Start of Document excerpt
Finally, add the private subnet code block. Note map_public_ip_on_launch is set to false this time. Why might that be?

resource "aws_subnet" "<subnet3-name-here>" {
  vpc_id                  = aws_vpc.<vpc-name-here>.id
  cidr_block              = "10.0.1.0/27"
  map_public_ip_on_launch = false
  availability_zone       = "<your-region-here>"
}

^top

3 - NAT Gateway & Route Tables

I’ve split this part into two files, gateways-public.tf and gateways-private.tf. Let’s start with setting up the public gateway. This will allow the load balancer to communicate on the public internet so users can access the services and resources behind it.

3.1 - Public Gateway

Create gateways-public.tf, define the Internet Gateway, and place it in the VPC we created in the previous step:

resource "aws_internet_gateway" "<gw1-name-here>" {
  vpc_id = aws_vpc.<vpc-name-here>.id
}

Now add in the code block for creating the route table. This requires the VPC ID, the route(s) it will hold, and the ID of the gateway it will sit on.

resource "aws_route_table" "<rt1-name-here>" {
  vpc_id = aws_vpc.<vpc-name-here>.id
  route {
    cidr_block = "0.0.0.0/0"
    gateway_id = aws_internet_gateway.<gw1-name-here>.id
  }
}

The gateway and route table are looking very nice but won’t do anything until the table is attached to a subnet. The following code block associates the route table to our first public subnet:

resource "aws_route_table_association" "<rta1-name-here>" {
  subnet_id      = aws_subnet.<subnet1-name-here>.id
  route_table_id = aws_route_table.<rt1-name-here>.id
}

As before, see if you can figure out how to repeat this for our second public subnet.

resource "aws_route_table_association" "<rta2-name-here>" {
  subnet_id      = aws_subnet.<subnet2-name-here>.id
  route_table_id = aws_route_table.<rt1-name-here>.id
}

3.2 - Private Gateway

Similar to the public gateway but set up to only allow requests from the load balancer to reach the EC2 instances whilst allowing all traffic from them to pass out. This is done with a NAT gateway. The gateway sits between the public subnet with internet access (created in the previous step) and the private subnet.

To access the internet, the gateway will need an elastic IP. Create gateways-private.tf and add the EIP block:

resource "aws_eip" "<eip-name-here>" {
  depends_on = [aws_internet_gateway.<gw1-name-here>]
  vpc        = true
  tags = {
    Name = "<eip-name-here>"
  }
}

Note the use of depends_on - this means the EIP won’t be created until after the referenced gateway is created. Can’t assign an IP address to nothing. We’ll be seeing it again.
End of Document excerpt
• [Exercise A]:
Answer these from the Terraform tutorial excerpt:
(i) What CIDR block does the private subnet use?
(ii) Which two files is the NAT gateway and route tables part split into?
(iii) What does the gateway need in order to access the internet?
• [Exercise B]: According to the Terraform tutorial excerpt, why does the EIP block use depends_on?
• [Exercise C]:
Do these statements agree with the Terraform tutorial excerpt? Answer yes or no for each, and quote the words that decide it.
(i) The private subnet has map_public_ip_on_launch set to true.
(ii) The NAT gateway sits between the public subnet and the private subnet.
(iii) The public gateway allows the load balancer to communicate on the public internet.
The data that comes after the Terraform tutorial excerpt has no role here.
Start of Provided material
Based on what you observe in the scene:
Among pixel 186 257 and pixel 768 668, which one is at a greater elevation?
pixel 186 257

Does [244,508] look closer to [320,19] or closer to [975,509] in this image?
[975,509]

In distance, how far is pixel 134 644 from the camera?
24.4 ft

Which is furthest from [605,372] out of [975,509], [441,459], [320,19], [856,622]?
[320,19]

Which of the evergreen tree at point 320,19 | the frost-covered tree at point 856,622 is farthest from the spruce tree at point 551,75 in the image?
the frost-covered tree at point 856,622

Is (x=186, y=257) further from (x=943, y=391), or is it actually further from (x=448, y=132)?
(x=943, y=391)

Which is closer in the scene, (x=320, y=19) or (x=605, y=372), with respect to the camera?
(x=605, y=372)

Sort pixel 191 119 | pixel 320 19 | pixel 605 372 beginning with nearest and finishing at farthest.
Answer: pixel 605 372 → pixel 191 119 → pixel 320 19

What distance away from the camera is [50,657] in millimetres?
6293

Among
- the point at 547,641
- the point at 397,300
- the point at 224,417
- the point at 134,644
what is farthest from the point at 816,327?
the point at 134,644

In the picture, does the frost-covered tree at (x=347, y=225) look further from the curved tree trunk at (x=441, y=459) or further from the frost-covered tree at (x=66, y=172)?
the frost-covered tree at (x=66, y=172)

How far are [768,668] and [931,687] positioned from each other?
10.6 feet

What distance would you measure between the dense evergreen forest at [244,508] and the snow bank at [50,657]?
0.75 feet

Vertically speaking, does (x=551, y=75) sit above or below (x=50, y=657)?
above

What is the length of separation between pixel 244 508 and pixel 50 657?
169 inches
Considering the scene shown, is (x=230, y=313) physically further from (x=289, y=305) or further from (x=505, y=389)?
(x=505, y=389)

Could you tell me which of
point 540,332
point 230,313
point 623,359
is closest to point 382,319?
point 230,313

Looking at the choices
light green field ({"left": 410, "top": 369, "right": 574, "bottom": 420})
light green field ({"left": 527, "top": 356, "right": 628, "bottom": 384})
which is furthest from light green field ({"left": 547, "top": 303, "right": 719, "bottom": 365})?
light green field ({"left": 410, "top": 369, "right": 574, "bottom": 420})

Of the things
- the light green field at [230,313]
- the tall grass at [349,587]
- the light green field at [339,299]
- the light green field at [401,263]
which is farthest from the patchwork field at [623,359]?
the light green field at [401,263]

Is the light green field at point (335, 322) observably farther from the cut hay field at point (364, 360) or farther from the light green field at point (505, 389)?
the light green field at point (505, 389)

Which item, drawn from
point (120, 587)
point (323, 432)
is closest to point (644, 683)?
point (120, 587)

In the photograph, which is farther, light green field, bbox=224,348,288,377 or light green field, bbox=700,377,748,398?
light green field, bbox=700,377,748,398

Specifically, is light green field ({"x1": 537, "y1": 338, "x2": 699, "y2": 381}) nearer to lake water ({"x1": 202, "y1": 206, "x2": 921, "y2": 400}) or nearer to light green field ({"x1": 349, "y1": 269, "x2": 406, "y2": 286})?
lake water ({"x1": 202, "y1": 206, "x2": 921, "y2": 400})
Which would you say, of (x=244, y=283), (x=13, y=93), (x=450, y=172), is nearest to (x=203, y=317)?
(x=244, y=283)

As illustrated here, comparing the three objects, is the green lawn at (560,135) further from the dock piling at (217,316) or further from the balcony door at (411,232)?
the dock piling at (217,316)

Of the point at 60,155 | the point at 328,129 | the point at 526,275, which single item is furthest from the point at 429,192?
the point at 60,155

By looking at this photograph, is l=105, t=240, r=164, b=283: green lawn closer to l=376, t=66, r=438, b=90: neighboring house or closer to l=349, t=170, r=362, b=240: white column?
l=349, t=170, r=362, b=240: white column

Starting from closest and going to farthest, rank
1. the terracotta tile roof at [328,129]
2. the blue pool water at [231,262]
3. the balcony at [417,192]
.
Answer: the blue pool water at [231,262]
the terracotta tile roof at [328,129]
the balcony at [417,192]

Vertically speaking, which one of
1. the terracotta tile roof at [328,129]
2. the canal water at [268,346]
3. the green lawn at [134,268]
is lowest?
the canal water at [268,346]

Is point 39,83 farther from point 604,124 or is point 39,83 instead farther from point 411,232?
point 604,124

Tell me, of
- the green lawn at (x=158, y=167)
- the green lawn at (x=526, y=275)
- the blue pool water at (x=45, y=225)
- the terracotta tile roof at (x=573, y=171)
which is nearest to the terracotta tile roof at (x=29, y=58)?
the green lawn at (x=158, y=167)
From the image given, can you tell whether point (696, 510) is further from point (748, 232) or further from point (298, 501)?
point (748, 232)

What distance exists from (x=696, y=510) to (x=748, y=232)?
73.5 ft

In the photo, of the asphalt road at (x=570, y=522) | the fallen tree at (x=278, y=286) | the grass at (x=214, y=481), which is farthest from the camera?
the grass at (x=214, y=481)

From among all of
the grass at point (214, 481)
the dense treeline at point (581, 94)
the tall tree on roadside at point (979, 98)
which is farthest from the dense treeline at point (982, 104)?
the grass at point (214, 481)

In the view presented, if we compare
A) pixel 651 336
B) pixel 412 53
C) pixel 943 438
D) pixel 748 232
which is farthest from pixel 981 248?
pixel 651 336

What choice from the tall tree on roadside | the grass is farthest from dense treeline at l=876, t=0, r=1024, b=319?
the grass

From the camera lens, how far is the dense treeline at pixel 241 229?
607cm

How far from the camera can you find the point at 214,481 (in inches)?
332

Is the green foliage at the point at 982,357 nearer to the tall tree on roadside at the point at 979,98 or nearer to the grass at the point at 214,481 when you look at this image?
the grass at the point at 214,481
End of Provided material
• [Written reply A]:
(i) 10.0.1.0/27
(ii) gateways-public.tf and gateways-private.tf
(iii) An elastic IP

• [Written reply B]: The depends_on setting makes sure the EIP isn't created until after the referenced internet gateway is created. Without the gateway, there would be nothing to assign the IP address to.

• [Written reply C]:
(i) No: "Note map_public_ip_on_launch is set to false this time."
(ii) Yes: "The gateway sits between the public subnet with internet access (created in the previous step) and the private subnet."
(iii) Yes: "This will allow the load balancer to communicate on the public internet"